By Samuel Miller
Desk Reporter, North America and Oceania
WASHINGTON, D.C., United States of America — On Monday, President Obama announced a ban on solitary confinement for juvenile offenders in the federal prison system, stating the practice is overused and has the potential for devastating psychological consequences. President Obama said he came to his decision after a review by the Justice Department determined the practice reduces the chances that prisoners can be rehabilitated into society.
The reforms would affect about 10,000 inmates who are serving time in isolation in the federal system.
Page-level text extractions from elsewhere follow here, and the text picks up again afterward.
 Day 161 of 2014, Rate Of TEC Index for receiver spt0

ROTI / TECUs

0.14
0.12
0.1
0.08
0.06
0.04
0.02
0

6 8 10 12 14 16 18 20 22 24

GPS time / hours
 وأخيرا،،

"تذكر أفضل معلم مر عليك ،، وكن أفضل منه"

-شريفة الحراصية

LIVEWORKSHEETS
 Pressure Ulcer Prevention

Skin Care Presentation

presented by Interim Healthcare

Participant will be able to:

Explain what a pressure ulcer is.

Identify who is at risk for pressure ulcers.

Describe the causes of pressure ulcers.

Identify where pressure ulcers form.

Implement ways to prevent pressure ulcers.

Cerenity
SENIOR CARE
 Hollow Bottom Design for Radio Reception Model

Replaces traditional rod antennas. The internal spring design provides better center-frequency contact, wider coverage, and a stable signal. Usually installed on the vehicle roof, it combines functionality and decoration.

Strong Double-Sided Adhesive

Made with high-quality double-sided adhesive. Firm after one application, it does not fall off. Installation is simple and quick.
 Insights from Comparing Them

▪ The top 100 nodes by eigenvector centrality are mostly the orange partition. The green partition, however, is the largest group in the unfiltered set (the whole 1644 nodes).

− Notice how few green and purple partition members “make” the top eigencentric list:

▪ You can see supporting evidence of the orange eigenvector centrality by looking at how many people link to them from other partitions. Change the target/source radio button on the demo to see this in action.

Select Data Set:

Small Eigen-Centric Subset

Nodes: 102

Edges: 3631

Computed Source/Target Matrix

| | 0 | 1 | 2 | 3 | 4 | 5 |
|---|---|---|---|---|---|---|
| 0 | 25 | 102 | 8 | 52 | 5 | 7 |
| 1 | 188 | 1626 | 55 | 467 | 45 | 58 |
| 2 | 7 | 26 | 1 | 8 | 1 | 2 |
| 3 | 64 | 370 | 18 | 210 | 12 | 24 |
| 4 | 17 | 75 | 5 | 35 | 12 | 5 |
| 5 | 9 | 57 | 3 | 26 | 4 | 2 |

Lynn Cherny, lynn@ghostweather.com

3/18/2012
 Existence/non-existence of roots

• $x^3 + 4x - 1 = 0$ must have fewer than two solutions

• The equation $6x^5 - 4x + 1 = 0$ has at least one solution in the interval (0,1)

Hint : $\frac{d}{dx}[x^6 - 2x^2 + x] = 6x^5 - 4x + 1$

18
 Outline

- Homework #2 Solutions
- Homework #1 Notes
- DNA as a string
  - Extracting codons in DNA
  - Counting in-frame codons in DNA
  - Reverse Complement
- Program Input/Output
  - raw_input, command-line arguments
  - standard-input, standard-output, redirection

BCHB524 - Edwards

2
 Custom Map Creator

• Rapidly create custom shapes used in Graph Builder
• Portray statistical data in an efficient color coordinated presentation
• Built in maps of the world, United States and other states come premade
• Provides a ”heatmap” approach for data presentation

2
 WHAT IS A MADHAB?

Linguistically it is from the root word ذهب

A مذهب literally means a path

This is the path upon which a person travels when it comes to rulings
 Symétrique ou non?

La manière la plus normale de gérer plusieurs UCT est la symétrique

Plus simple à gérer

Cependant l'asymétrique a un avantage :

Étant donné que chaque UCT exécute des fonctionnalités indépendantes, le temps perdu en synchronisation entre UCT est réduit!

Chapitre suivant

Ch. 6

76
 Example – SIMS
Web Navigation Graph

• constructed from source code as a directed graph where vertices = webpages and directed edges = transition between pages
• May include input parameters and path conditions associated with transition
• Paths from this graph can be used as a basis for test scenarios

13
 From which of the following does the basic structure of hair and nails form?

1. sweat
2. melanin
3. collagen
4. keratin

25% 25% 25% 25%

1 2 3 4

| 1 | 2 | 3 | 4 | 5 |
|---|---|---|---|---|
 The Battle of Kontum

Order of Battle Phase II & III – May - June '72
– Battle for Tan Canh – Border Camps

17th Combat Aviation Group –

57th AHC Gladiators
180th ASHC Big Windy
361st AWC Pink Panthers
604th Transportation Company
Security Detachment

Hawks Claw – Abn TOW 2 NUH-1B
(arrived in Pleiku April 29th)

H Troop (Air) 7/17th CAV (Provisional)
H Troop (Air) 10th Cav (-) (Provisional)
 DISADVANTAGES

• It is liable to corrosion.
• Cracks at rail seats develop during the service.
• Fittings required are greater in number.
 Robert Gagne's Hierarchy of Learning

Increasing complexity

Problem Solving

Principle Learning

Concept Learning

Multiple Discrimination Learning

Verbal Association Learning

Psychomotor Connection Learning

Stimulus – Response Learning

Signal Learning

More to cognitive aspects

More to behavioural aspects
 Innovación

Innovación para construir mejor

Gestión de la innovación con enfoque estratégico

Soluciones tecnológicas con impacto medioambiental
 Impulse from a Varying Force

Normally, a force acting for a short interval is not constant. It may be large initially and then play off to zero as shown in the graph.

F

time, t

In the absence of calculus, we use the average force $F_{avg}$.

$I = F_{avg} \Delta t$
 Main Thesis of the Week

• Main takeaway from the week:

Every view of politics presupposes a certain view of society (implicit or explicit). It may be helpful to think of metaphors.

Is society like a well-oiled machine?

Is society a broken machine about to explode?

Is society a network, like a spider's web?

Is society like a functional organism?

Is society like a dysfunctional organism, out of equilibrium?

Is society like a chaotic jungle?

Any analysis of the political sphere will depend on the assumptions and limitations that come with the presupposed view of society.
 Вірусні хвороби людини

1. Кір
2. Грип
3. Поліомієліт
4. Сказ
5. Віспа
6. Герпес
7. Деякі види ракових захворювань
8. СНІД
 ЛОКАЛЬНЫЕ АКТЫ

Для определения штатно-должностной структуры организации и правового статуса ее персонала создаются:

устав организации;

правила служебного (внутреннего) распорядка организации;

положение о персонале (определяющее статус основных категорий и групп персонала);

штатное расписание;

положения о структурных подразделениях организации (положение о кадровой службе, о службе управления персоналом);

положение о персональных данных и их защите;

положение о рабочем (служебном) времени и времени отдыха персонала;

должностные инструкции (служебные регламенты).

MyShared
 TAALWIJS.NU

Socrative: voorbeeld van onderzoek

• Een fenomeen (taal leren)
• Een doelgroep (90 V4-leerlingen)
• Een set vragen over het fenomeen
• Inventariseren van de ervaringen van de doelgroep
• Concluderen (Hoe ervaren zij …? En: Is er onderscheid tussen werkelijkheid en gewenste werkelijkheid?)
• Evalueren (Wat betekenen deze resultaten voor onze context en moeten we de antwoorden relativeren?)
The department review yielded a series of recommendations and 50 guiding principles, which officials have said would aim to ensure solitary confinement was an increasingly rare punishment, to be used only as an option of last resort when inmates posed a danger to staff, other inmates or themselves. The new rules also dictate that the longest a prisoner can be punished with solitary confinement for a first offense is 60 days, rather than the current maximum of 365 days.
Obama said he would take a number of other executive actions, including banning the use of confinement as a punishment for inmates who commit low-level infractions. The president is also directing federal wardens to expand out-of-cell time for all inmates and ensure those in protective custody are housed in less restrictive conditions.
“The United States is a nation of second chances, but the experience of solitary confinement too often undercuts that second chance,” Obama wrote in an op-ed for the Washington Post. “Those who do make it out often have trouble holding down jobs, reuniting with family and becoming productive members of society. Imagine having served your time and then being unable to hand change over to a customer or look your wife in the eye or hug your children.”
The President’s decision follows similar actions in some states, as leaders rethink their correctional practices for the first time in decades.
For example, California settled a landmark lawsuit last year by agreeing to an overhaul of its prison system that included strict limits on the prolonged isolation of inmates. Additionally, Colorado and New Mexico have reduced the number of people in solitary confinement.
In recent weeks, Illinois and Oregon have announced they will exclude seriously mentally ill inmates from solitary confinement, and last month New York State reached a five-year, $62 million settlement with the New York Civil Liberties Union, in which it pledged to significantly cut the number of prisoners in solitary as well as the maximum time they could stay there.
Said President Obama: “We believe that when people make mistakes, they deserve the opportunity to remake their lives. And if we can give them the hope of a better future, and a way to get back on their feet, then we will leave our children with a country that is safer, stronger and worthy of our highest ideals.”
In his final year in office, Obama has said that he’d redouble his efforts on criminal justice reform, including improving conditions in federal prisons and encouraging states to adopt new rules that hew more closely to updated research on corrections facilities.
The executive order will only apply to federal prisons; most inmates in the US, however, are held in state prisons.